[BEGIN]

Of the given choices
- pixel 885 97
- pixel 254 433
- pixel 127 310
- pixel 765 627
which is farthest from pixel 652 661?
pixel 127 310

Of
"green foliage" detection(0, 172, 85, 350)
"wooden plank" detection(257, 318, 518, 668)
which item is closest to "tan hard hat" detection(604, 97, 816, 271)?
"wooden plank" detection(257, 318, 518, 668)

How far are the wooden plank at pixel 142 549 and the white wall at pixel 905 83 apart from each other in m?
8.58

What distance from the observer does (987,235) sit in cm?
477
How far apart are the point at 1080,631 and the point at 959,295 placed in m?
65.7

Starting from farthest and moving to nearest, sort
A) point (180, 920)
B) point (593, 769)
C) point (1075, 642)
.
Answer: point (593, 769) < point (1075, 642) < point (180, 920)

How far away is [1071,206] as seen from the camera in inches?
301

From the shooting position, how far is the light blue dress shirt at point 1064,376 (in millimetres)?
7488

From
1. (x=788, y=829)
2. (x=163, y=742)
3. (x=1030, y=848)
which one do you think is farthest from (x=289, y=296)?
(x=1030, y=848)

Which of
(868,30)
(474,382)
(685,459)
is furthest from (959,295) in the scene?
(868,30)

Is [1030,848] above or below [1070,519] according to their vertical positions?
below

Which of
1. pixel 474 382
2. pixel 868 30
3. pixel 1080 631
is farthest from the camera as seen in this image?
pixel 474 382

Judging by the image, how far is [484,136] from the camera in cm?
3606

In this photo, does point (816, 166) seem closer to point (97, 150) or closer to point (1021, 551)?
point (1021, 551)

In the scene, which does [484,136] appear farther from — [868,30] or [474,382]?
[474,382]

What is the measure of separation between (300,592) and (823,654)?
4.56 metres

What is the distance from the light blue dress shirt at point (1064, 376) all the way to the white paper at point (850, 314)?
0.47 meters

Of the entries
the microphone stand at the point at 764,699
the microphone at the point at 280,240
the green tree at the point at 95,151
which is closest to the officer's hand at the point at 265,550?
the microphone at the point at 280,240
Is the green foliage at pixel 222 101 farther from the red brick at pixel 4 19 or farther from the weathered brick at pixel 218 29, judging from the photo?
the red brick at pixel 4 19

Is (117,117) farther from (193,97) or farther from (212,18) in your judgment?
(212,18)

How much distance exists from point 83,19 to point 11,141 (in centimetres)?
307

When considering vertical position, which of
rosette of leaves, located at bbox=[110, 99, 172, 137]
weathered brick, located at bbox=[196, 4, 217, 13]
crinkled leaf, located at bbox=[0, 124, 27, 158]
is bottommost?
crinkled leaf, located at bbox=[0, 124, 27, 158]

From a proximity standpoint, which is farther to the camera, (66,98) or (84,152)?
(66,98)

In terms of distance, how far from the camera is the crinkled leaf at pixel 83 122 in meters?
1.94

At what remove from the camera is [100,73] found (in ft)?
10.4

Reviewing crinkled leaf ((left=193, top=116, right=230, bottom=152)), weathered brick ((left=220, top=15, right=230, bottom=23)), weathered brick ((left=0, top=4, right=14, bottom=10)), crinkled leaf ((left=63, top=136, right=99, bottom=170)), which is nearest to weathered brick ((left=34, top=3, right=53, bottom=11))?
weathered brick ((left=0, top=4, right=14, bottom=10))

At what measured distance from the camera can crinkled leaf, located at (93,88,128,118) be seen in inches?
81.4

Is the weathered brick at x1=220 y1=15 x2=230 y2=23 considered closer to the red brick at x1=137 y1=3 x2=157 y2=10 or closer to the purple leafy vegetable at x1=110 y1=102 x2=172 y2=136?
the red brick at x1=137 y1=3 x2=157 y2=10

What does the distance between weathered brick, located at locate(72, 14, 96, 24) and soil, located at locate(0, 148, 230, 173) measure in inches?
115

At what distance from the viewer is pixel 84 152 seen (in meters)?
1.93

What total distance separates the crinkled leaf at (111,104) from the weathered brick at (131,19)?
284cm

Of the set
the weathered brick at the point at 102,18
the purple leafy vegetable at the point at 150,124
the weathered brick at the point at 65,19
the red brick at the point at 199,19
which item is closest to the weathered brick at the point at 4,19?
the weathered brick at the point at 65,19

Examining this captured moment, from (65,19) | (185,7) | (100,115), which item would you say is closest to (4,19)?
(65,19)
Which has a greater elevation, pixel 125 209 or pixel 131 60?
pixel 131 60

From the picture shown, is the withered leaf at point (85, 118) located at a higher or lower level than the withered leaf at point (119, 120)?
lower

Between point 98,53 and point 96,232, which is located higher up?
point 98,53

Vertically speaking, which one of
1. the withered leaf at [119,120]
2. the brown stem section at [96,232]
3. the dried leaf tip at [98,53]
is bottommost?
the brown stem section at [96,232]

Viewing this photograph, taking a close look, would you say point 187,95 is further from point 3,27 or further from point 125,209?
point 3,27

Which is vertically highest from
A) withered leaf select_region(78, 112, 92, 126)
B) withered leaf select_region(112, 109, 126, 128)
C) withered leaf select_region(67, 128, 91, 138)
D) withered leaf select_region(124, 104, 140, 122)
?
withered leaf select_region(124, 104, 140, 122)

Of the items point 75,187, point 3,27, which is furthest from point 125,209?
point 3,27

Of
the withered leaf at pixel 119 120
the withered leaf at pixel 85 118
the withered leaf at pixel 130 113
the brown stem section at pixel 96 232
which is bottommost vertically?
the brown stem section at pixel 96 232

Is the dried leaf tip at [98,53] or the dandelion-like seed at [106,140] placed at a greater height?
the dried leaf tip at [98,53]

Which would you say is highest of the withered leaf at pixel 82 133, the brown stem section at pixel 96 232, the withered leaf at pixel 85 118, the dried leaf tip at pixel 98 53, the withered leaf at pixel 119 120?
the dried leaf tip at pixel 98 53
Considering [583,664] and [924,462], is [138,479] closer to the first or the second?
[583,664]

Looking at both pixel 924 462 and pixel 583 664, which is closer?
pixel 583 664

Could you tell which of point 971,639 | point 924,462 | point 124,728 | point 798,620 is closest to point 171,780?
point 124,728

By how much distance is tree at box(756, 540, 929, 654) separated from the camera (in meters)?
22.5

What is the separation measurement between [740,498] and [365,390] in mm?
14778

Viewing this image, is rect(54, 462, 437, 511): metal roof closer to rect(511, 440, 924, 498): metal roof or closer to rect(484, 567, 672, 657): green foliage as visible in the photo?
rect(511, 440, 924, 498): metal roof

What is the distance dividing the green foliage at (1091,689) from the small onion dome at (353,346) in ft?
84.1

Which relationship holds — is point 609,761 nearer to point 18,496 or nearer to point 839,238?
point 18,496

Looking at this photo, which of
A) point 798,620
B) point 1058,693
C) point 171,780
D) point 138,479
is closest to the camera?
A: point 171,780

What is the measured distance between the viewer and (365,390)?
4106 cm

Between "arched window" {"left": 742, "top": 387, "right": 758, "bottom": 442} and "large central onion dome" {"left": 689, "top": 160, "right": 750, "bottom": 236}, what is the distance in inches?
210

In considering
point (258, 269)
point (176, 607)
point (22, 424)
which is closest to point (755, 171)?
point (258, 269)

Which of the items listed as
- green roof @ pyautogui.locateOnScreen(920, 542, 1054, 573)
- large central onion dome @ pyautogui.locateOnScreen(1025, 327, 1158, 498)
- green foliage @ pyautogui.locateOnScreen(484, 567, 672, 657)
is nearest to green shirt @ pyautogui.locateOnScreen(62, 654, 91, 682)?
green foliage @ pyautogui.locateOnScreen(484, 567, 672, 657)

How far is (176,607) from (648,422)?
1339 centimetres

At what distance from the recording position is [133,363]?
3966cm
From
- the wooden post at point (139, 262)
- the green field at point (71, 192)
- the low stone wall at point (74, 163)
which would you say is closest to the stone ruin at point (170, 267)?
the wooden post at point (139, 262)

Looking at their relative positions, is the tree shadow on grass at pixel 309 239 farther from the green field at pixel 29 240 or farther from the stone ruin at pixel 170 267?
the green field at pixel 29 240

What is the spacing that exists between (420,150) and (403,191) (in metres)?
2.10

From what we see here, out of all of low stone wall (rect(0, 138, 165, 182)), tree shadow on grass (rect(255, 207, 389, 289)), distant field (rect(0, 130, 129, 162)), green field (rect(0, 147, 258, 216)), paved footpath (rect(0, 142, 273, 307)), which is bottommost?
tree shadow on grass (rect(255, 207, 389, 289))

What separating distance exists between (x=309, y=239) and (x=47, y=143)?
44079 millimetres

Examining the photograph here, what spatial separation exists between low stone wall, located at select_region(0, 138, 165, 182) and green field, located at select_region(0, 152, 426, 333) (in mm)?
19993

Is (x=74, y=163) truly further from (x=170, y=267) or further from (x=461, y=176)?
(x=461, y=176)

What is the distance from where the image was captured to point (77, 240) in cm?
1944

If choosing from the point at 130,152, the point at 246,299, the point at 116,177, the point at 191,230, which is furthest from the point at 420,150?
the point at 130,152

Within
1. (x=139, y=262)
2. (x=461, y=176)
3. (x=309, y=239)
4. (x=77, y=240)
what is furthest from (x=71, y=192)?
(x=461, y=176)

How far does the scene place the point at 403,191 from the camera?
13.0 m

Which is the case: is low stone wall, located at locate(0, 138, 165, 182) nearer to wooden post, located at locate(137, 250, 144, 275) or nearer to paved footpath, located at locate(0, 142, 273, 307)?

[END]

Rewrite everything from the line containing "How far does" down to the end of the data above as a numbered list, leaving out any blank lines.

1. How far does the scene place the point at 403,191 from the camera?
2. 13.0 m
3. Which is the case: is low stone wall, located at locate(0, 138, 165, 182) nearer to wooden post, located at locate(137, 250, 144, 275) or nearer to paved footpath, located at locate(0, 142, 273, 307)?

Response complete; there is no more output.